Publication 21 juillet 2020
La transformation numérique des paiements : Défi économique, enjeu citoyen
Un secteur stratégique pour l’Union européenne
Les paiements électroniques ont connu un développement majeur ces dernières années, porté par la montée en puissance de nouvelles technologies telles que le sans contact, le mobile ou l’e-commerce et couplé à des évolutions réglementaires communautaires. Cette transformation est également largement portée par des acteurs numériques qui occupent une place toujours plus grande dans notre quotidien, à l’instar d’Uber ou Amazon. Ils font office de vecteurs de diffusion rapide de nouveaux usages de paiement, qui profitent in fine à des sociétés extra-européennes. Le développement des services de paiement mobile (Apple Pay, Google Pay, Samsung Pay, AliPay, WeChat Pay), des crypto-monnaies (Libra) et du paiement instantané (ex. les investissements de Tencent dans Lydia et Qonto) laisse ainsi planer l’ombre d’une perte d’opportunités de marché sur les futurs usages pour les acteurs européens. Un des défis résultera donc dans la capacité européenne à concurrencer le niveau d’investissement de ces acteurs.
Redonner la maîtrise des données de paiement aux citoyens
Les données de paiement sont devenues un actif essentiel au développement de nouveaux services dans le secteur bancaire, financier et assurantiel. Elles sont également précieuses pour d’autres secteurs de l’économie, car elles sont révélatrices des habitudes de consommation en ligne et hors ligne. On s’oriente désormais vers une hyperconnexion des services basée sur l’exploitation des données de paiement, empiétant progressivement sur l’anonymat des transactions. Alors que les textes réglementaires se chevauchent (Règlement général sur la protection des données, Directive sur les services de paiement, notamment) ou que leur application varie selon les États membres, il est nécessaire d’apporter des précisions quant aux règles en vigueur concernant le respect de la vie privée dans le secteur des paiements en Europe. Dans la perspective de la mise en place d’une monnaie électronique et de la disparition progressive des espèces, il est notamment crucial de s’interroger sur notre régime d’anonymat. Maintenir l’accès à une offre qui préserve l’anonymat doit relever d’une mission de service public.

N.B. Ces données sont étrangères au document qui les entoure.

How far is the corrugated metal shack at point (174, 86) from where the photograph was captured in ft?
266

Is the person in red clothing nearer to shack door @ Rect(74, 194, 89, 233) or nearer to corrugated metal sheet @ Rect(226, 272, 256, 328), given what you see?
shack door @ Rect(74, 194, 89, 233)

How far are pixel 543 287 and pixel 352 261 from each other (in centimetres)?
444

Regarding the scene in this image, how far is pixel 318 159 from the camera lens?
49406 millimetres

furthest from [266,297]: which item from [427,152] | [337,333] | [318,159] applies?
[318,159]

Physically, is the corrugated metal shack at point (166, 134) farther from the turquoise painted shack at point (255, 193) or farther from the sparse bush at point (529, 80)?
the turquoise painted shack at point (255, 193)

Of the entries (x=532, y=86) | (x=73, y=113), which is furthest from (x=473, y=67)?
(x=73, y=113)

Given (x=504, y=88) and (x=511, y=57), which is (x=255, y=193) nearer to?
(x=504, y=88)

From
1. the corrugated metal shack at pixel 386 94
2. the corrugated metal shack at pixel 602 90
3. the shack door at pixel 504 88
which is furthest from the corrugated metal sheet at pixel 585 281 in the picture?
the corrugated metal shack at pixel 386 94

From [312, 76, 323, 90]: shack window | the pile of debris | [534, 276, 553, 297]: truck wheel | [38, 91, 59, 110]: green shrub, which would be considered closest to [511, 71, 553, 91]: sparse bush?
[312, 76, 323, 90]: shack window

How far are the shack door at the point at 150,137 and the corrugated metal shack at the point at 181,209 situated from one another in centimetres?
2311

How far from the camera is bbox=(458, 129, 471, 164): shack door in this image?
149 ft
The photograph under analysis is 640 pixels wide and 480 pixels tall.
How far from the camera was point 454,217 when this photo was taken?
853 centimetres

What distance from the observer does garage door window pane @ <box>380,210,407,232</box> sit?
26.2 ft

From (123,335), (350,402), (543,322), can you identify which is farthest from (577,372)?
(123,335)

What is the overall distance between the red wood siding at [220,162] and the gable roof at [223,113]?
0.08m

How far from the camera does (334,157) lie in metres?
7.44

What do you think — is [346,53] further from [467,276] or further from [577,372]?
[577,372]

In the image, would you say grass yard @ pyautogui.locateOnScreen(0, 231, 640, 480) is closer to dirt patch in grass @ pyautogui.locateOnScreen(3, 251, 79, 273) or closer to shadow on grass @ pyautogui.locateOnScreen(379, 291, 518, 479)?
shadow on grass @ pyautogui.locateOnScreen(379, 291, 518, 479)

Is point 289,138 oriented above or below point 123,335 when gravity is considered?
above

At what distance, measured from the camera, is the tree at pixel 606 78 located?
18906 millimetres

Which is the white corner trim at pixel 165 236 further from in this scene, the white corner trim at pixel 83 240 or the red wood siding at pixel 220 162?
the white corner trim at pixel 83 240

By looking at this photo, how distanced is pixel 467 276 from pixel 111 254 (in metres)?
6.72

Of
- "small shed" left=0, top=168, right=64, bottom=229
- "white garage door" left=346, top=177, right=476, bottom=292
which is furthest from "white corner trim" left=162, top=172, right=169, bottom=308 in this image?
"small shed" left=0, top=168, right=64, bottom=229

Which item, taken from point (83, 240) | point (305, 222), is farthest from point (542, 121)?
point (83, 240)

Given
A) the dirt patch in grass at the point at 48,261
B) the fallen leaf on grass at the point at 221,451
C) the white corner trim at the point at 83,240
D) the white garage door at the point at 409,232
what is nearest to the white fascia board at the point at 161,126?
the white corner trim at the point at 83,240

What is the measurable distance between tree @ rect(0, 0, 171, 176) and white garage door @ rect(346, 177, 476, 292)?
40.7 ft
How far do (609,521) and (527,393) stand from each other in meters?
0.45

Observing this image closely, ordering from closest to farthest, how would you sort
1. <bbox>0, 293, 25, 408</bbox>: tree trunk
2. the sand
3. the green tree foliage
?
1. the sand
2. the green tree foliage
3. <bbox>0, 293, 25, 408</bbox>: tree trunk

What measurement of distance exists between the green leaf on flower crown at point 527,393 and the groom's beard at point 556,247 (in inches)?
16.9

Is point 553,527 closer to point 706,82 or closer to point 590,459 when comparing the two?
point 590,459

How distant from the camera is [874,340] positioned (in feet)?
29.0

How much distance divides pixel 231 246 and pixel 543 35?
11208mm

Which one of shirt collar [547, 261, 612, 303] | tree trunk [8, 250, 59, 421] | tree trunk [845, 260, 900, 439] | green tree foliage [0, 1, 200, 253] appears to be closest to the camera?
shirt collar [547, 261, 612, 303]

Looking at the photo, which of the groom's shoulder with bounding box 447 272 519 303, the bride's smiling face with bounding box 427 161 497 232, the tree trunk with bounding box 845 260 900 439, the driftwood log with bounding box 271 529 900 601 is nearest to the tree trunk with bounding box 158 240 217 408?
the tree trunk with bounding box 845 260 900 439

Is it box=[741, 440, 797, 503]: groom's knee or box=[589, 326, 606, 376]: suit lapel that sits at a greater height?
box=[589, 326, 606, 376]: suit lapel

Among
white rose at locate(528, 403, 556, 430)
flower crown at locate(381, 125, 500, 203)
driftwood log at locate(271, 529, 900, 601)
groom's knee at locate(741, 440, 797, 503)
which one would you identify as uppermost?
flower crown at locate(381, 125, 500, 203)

Par ailleurs, la maîtrise du consommateur sur ses données de paiement à caractère personnel doit également passer par un renforcement de ses capacités réelles à consentir ou non à toute intervention d’un acteur tiers sur ces dernières.
Faire de l’accessibilité aux paiements un volet à part entière de la politique d’inclusion numérique
Toutefois, l’Europe ne doit pas considérer la protection des consommateurs sous le seul prisme de la protection des données. Bien que les États membres aient généralement le dernier mot sur la politique d’inclusion numérique, l’Union européenne doit en faire un pan à part entière de sa stratégie sur les paiements. À côté des fragilités financières, émerge progressivement une nouvelle forme d’exclusion dans le champ des moyens de paiement, liée à leur transformation numérique : soit en renforçant les difficultés de personnes déjà fragilisées financièrement, soit en excluant de nouveaux publics qui sont éloignés du numérique. Au-delà des consommateurs, nombre d’artisans et de petits commerçants, de TPE et de PME, sont insuffisamment préparés aux évolutions des usages professionnels en matière de paiements électroniques. Voguer dans cette transformation nécessite des bases qui ne relèvent cependant pas que du numérique, mais aussi de la « littératie” bancaire et financière, et ce d’autant plus à l’heure où l’on déploie des outils personnalisés d’aide à la décision au service des individus.